Stored entries:
━━━━

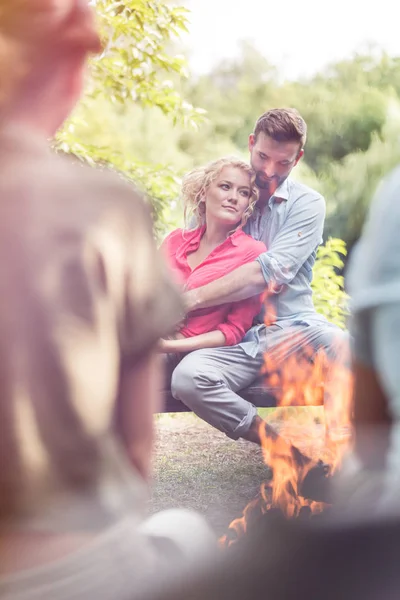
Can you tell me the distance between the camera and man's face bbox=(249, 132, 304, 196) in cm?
158

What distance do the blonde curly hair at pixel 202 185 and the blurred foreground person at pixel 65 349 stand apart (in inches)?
24.6

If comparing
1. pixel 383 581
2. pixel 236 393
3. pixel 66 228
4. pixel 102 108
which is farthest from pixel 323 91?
pixel 383 581

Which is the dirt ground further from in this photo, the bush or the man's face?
the man's face

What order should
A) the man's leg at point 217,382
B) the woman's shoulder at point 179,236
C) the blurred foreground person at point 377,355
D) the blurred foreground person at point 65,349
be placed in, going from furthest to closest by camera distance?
the man's leg at point 217,382 → the woman's shoulder at point 179,236 → the blurred foreground person at point 377,355 → the blurred foreground person at point 65,349

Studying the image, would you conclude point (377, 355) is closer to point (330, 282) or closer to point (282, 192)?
point (330, 282)

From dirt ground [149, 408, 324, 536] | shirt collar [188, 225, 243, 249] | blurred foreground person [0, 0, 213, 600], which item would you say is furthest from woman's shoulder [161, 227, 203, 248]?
blurred foreground person [0, 0, 213, 600]

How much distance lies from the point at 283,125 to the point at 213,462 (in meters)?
0.75

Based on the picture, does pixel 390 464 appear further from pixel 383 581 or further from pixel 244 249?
pixel 244 249

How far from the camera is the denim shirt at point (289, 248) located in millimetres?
1587

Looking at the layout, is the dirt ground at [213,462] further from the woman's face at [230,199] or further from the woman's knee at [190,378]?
the woman's face at [230,199]

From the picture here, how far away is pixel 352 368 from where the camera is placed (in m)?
1.50

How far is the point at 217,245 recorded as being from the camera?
1590mm

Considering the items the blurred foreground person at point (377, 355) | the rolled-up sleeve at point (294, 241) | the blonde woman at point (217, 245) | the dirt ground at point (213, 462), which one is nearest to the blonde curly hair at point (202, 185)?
the blonde woman at point (217, 245)

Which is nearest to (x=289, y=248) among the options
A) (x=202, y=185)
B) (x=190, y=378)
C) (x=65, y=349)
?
(x=202, y=185)
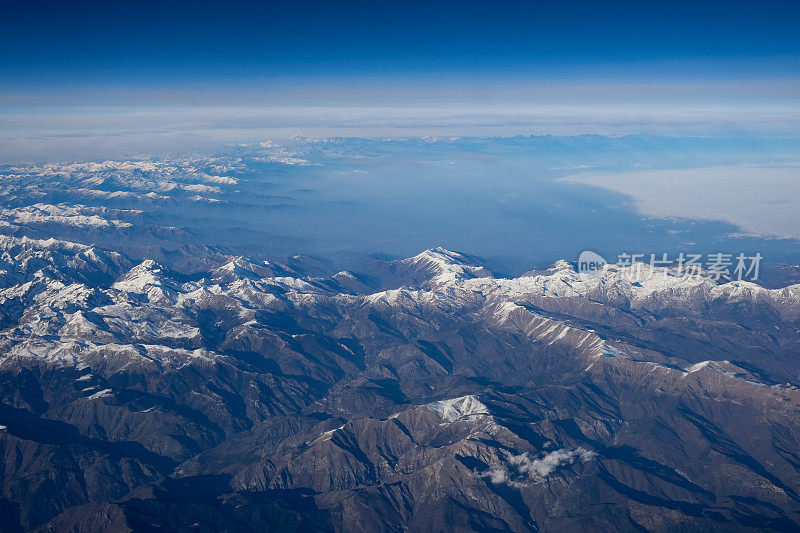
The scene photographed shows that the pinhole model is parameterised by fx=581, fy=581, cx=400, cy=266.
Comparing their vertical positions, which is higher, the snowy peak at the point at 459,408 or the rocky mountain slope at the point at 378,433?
the snowy peak at the point at 459,408

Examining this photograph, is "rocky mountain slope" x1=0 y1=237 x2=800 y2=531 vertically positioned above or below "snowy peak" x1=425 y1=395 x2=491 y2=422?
below

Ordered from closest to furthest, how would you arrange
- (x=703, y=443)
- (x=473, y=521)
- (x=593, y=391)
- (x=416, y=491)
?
(x=473, y=521) → (x=416, y=491) → (x=703, y=443) → (x=593, y=391)

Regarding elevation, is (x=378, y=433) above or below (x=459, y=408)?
below

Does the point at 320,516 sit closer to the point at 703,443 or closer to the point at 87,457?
the point at 87,457

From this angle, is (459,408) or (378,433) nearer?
(378,433)

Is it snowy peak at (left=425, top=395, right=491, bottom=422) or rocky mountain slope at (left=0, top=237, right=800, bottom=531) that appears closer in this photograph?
rocky mountain slope at (left=0, top=237, right=800, bottom=531)

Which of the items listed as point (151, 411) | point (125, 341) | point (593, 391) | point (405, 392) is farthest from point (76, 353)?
point (593, 391)

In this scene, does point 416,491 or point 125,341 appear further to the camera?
point 125,341

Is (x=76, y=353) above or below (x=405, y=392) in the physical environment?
above
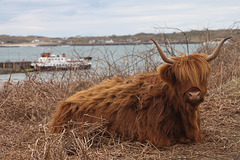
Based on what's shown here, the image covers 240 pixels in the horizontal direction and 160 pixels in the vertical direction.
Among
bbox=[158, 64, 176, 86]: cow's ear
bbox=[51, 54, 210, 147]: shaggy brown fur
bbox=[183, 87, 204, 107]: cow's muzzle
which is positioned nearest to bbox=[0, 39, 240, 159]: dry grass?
bbox=[51, 54, 210, 147]: shaggy brown fur

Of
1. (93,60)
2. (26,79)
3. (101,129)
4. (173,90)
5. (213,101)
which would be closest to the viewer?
(173,90)

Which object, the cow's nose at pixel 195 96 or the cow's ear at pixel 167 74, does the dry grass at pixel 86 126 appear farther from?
the cow's ear at pixel 167 74

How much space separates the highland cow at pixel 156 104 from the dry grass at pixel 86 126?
Answer: 0.17 meters

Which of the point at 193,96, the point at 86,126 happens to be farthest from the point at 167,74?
the point at 86,126

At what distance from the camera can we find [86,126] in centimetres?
425

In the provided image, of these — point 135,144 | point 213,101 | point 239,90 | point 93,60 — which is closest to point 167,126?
point 135,144

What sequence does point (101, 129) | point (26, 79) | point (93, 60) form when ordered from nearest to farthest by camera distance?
point (101, 129) < point (26, 79) < point (93, 60)

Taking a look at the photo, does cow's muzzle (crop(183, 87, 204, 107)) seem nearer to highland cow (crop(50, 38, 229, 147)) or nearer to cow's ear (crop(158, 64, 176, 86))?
highland cow (crop(50, 38, 229, 147))

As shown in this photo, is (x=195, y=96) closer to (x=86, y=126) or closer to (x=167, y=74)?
(x=167, y=74)

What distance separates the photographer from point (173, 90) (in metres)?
4.21

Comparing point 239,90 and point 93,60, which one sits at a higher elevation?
point 93,60

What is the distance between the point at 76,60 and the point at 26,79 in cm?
151

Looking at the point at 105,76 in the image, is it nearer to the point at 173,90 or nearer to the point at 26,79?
the point at 26,79

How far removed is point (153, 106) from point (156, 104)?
5 centimetres
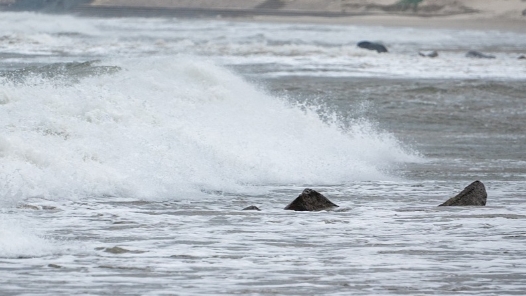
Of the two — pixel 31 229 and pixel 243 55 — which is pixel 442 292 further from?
pixel 243 55

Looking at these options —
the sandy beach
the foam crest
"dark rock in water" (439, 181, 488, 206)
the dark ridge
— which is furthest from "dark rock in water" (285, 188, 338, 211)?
the dark ridge

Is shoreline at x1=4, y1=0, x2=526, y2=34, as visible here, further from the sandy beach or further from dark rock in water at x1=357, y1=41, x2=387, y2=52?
dark rock in water at x1=357, y1=41, x2=387, y2=52

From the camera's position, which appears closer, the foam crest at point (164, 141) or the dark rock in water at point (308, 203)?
the dark rock in water at point (308, 203)

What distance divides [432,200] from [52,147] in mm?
3248

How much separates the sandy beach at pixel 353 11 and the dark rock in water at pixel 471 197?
51.1m

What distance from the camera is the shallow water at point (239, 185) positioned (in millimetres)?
6695

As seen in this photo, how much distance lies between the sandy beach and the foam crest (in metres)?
45.7

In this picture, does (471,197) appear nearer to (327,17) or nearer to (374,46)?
(374,46)

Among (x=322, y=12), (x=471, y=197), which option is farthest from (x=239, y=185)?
(x=322, y=12)

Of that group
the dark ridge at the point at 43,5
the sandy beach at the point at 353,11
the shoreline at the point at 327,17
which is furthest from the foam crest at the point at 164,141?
the dark ridge at the point at 43,5

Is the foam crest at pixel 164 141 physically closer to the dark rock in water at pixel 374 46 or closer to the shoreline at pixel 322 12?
the dark rock in water at pixel 374 46

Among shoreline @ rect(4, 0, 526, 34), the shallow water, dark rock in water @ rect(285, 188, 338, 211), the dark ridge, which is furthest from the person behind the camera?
the dark ridge

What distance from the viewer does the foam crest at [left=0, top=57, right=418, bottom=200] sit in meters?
10.0

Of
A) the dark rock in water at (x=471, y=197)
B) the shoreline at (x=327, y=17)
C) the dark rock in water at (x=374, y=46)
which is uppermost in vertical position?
the dark rock in water at (x=471, y=197)
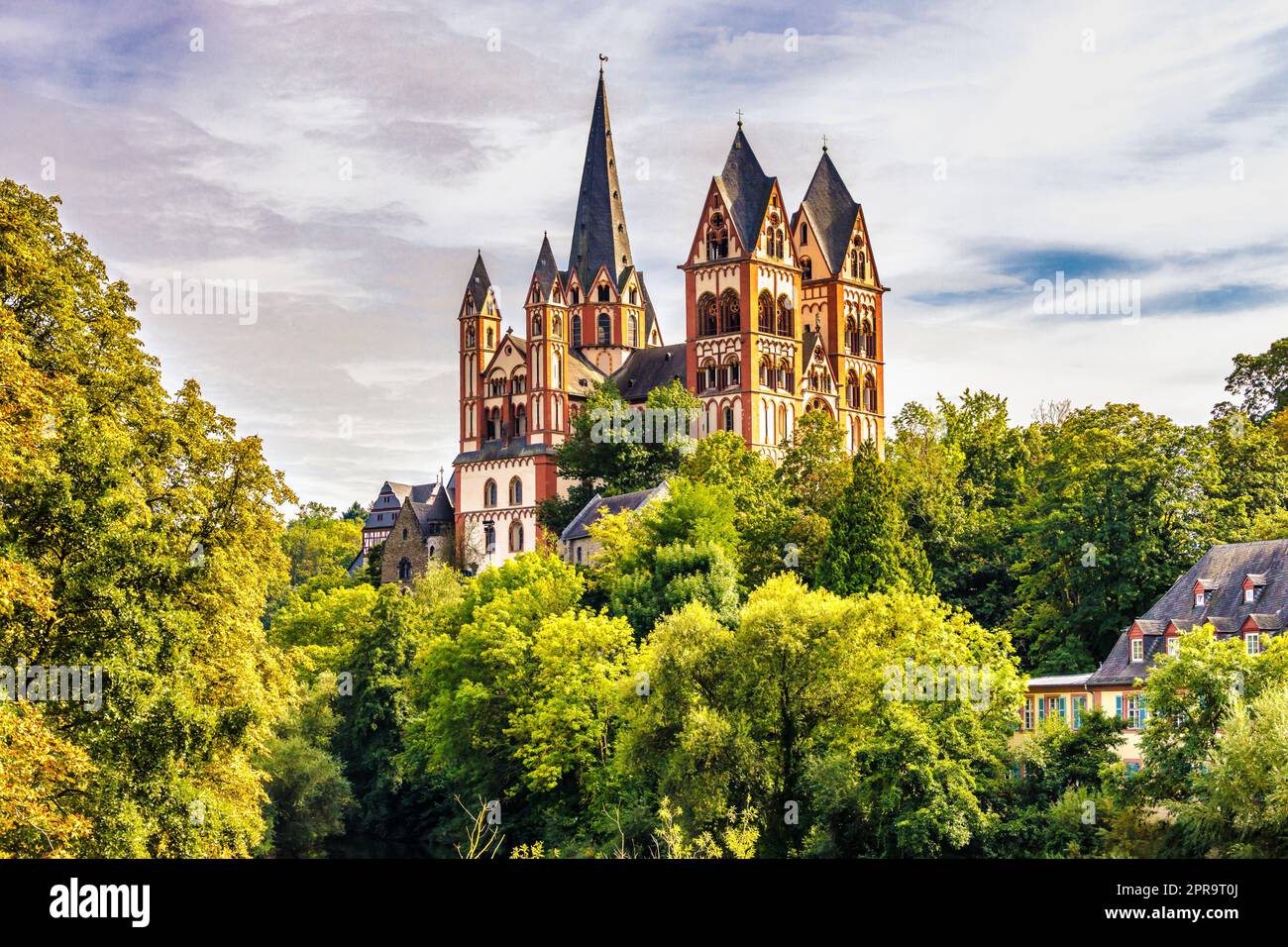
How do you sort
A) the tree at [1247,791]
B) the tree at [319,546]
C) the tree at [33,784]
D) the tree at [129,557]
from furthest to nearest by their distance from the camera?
the tree at [319,546], the tree at [1247,791], the tree at [129,557], the tree at [33,784]

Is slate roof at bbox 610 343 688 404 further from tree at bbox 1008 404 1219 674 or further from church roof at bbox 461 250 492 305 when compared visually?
tree at bbox 1008 404 1219 674

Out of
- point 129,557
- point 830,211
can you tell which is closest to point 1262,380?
point 830,211

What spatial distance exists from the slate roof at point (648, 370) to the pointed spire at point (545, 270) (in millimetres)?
7514

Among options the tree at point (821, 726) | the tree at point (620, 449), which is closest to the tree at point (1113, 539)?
the tree at point (821, 726)

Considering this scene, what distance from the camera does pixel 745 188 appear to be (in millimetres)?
103312

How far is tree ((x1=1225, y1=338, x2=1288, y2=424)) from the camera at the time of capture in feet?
250

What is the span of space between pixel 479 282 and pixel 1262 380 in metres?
51.4

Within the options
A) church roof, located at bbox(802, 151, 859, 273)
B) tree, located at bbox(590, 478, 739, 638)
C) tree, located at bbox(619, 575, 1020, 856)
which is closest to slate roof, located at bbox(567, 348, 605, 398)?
church roof, located at bbox(802, 151, 859, 273)

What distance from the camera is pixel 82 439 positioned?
1029 inches

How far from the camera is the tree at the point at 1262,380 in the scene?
76.2 m

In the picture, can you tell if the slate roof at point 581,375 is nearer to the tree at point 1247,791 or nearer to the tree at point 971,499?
the tree at point 971,499

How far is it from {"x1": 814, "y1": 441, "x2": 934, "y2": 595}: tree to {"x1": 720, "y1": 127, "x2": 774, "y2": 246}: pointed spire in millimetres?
42680
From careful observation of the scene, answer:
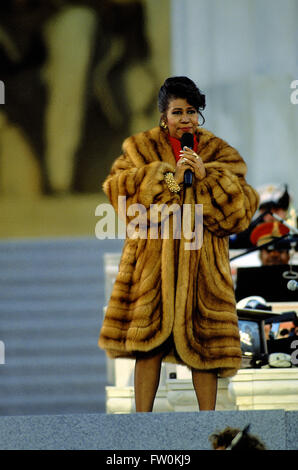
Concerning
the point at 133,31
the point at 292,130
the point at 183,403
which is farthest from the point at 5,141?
the point at 183,403

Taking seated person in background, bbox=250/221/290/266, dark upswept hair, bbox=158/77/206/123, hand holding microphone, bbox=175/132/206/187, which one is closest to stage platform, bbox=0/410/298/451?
hand holding microphone, bbox=175/132/206/187

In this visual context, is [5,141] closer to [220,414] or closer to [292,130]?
[292,130]

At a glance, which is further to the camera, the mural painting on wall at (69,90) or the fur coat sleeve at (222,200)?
Result: the mural painting on wall at (69,90)

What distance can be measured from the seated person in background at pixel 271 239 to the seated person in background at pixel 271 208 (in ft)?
0.12

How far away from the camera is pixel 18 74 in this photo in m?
9.48

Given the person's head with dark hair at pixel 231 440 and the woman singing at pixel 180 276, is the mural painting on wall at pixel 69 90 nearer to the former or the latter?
the woman singing at pixel 180 276

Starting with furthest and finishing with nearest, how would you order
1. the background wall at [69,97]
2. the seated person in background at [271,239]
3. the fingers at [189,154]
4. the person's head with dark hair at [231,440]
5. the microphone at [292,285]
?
the background wall at [69,97]
the seated person in background at [271,239]
the microphone at [292,285]
the fingers at [189,154]
the person's head with dark hair at [231,440]

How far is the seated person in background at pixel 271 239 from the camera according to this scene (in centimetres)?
610

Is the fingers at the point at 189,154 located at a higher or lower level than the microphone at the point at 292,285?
higher

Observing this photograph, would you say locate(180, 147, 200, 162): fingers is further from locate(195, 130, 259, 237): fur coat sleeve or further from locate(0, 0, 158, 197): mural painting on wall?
locate(0, 0, 158, 197): mural painting on wall

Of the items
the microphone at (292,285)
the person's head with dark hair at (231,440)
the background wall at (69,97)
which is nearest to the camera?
the person's head with dark hair at (231,440)

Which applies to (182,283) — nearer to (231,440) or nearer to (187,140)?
(187,140)

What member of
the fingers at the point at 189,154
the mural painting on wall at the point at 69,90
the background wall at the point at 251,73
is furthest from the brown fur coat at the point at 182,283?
the mural painting on wall at the point at 69,90

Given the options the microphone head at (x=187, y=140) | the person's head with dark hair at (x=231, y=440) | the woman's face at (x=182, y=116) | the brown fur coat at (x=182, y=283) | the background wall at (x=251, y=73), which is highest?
the background wall at (x=251, y=73)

━━━━

--- INSTRUCTIONS TO FOLLOW ---
State how many lines of the entries above contain the string "left", with letter case taken into account, and give only the number.

--- SOLUTION ---
3